GPT-4.1 represents OpenAI's latest advancement in large language models, released on April 14, 2025. This model brings significant improvements in coding capabilities, instruction following, and long-context understanding compared to previous versions. The GPT-4.1 family includes three variants: GPT-4.1, GPT-4.1 mini, and GPT-4.1 nano, each designed for different use cases and performance requirements.
The model shows major gains in coding tasks and outperforms GPT-4o across all benchmarks. With support for up to 1 million tokens of context and updated knowledge cutoff to June 2024, GPT-4.1 positions itself as a strong competitor in the current AI landscape. This comparison will analyze GPT-4.1 against same-provider models (GPT-4o, GPT-4o mini) and cross-provider competitors (Claude 4, Gemini 2.5 Pro, Grok 3).

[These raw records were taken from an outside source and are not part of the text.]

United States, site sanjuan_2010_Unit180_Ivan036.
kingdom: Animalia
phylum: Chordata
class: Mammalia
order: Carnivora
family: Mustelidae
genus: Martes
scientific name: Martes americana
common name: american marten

The methodology includes technical specifications comparison, performance benchmarks analysis, pricing evaluation, and API integration examples. All comparisons use publicly available data and focus on practical use cases for developers and enterprises.
OpenAI's GPT-4.1 comes with enhanced features that make it suitable for complex coding and long-context tasks.
Specification | Details |
---|---|
Provider information | OpenAI |
Context length | 1,047,576 tokens |
Maximum output | 32,768 tokens |
Release date | April 14, 2025 |
Knowledge cutoff | June 2024 |
Open source status | Proprietary |
API availability | OpenAI API, Azure OpenAI Service |
Pricing structure (if available) | Tiered pricing by model variant |
These models represent OpenAI's current flagship offerings with different optimization focuses.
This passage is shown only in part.